J.E. Kolesar (Conoco Inc.) | Turgay Ertekin (Pennsylvania State U.) | S.T. Obut (Pennsylvania State U.)
A single-phase, 1D mathematical formulation is developed in radial/cylindrical coordinates to examine unsteady-state micropore sorption in a composite micropore/fracture, coalbed-methane transport problem. In the formulation, the micropore transport equation accounts for unsteady-state sorption and diffusion in the primary porosity. Gas entering the fracture network is considered a source term in the fracture-transport equation. The micropore and fracture systems are coupled by equating the gas pressure at the surface of the micropore elements to the pressure in the fracture network.
Coalbed-methane reservoirs are characterized by a dual-porosity nature. Gas molecules stored in the micropore structure by adsorption are subject to desorption from the coal grain surfaces and to diffusional transport to a well-defined, natural fracture network. Laminar flow dominates in the fracture network where methane gas flows simultaneously with formation water.
Gas transport in the micropores is generally modeled with quasisteady- or unsteady-state sorption formulations. In the first case, the matrix-to-fracture gas transfer rate is calculated from the average concentration gradient in the matrix elements over a discrete timestep. In contrast, unsteady-state formulations use a nonuniform micropore concentration gradient to determine the matrix transfer rate. Quasisteady-state models offer the advantage of simplified mathematics, which can reduce computer simulation costs.

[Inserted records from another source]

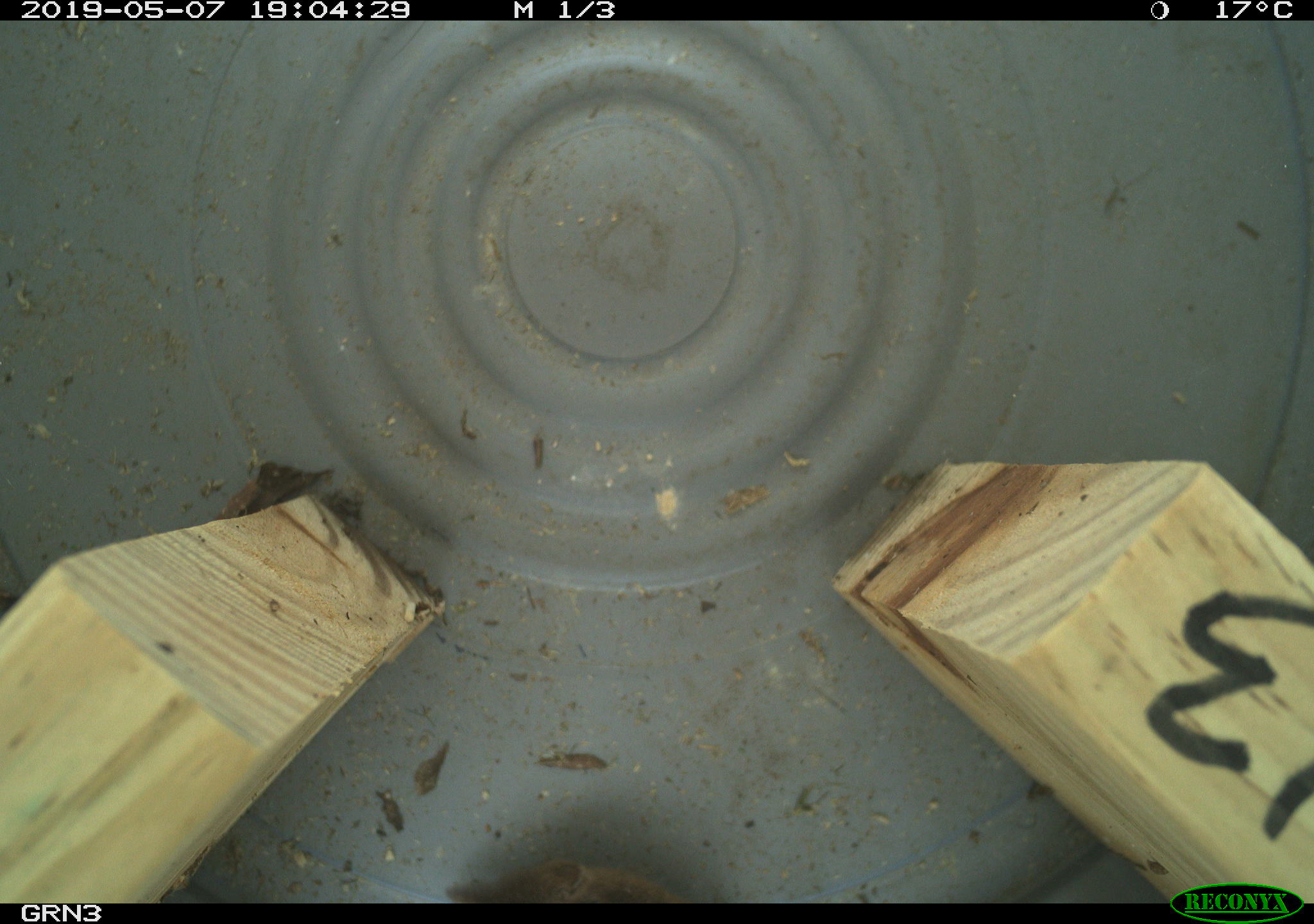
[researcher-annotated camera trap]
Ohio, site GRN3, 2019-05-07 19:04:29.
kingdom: Animalia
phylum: Chordata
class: Mammalia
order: Eulipotyphla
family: Soricidae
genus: Sorex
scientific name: Sorex cinereus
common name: masked shrew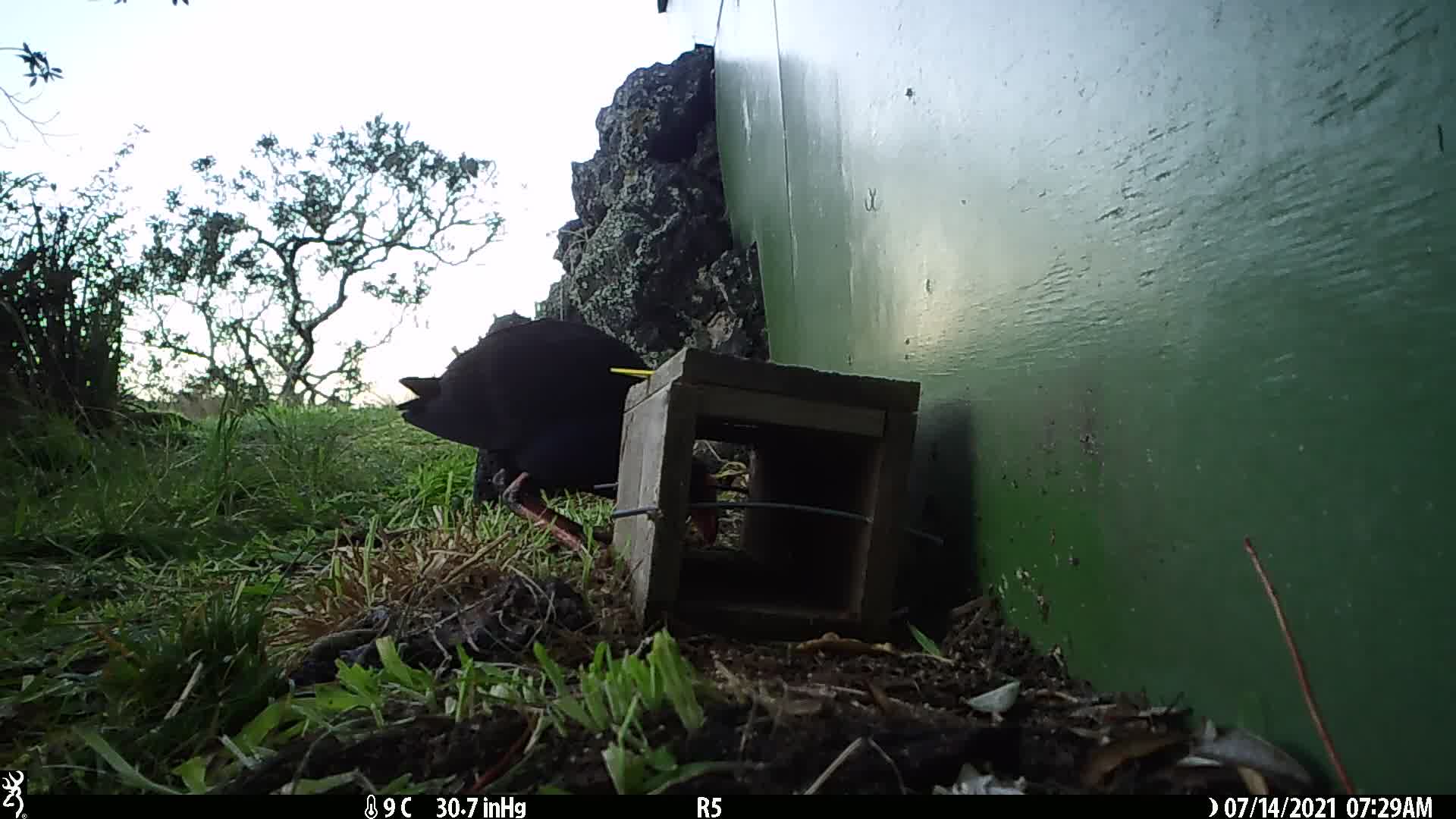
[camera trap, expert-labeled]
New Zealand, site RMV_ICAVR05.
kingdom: Animalia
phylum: Chordata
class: Aves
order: Gruiformes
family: Rallidae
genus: Porphyrio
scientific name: Porphyrio melanotus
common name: australasian swamphen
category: pukeko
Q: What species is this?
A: Pukeko (australasian swamphen) (Porphyrio melanotus).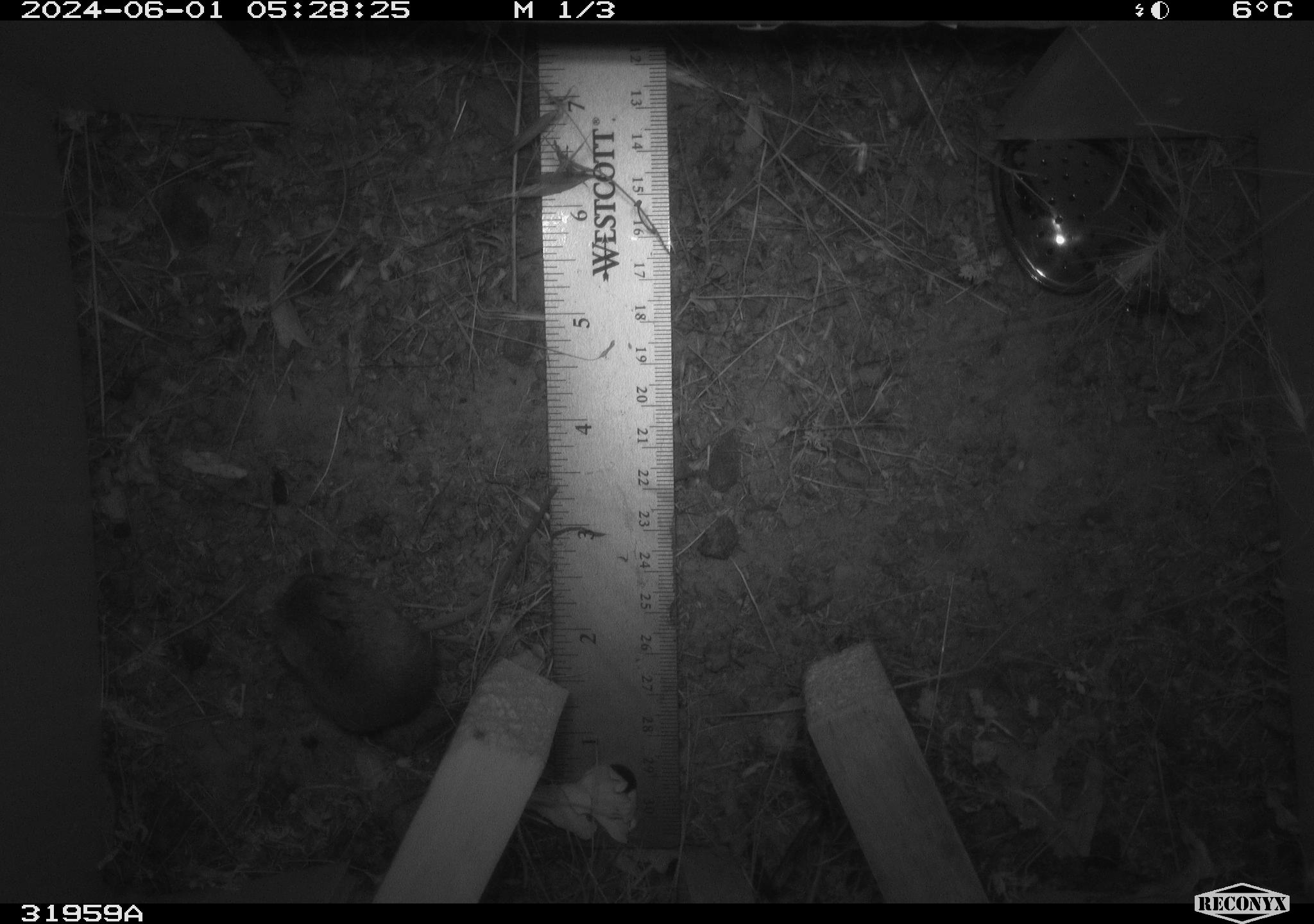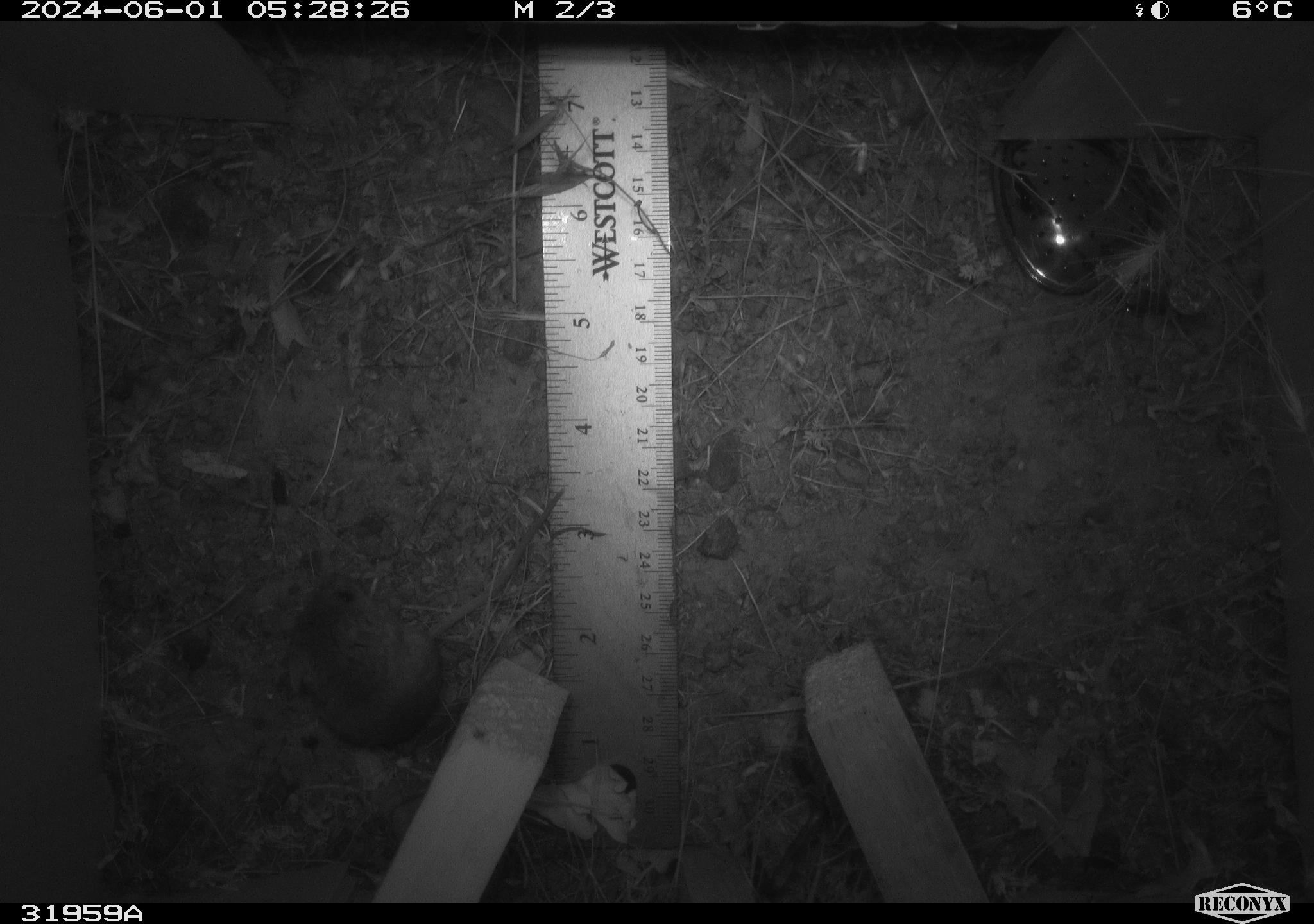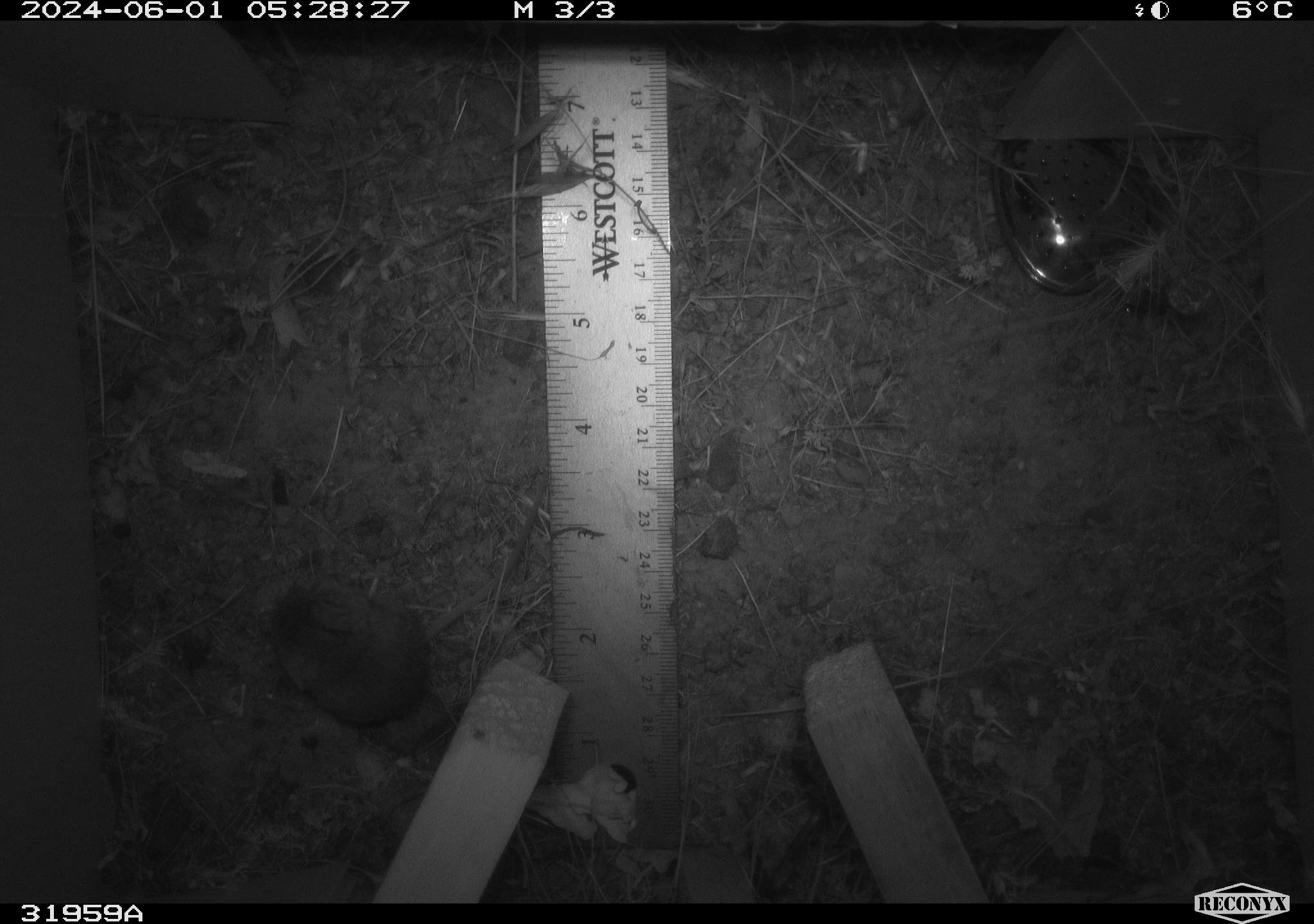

Reservoir Characteristics of Coal Seams. Coal seams are characterized by a natural fracture network commonly referred to as cleat. The cleat system consists of two perpendicular fissures, the more predominant of which is the face cleat. The butt cleat is less continuous and often ends when it intersects the face cleat. Fig. 1 is a highly idealized representation of the physical relationship between the matrix and fracture system.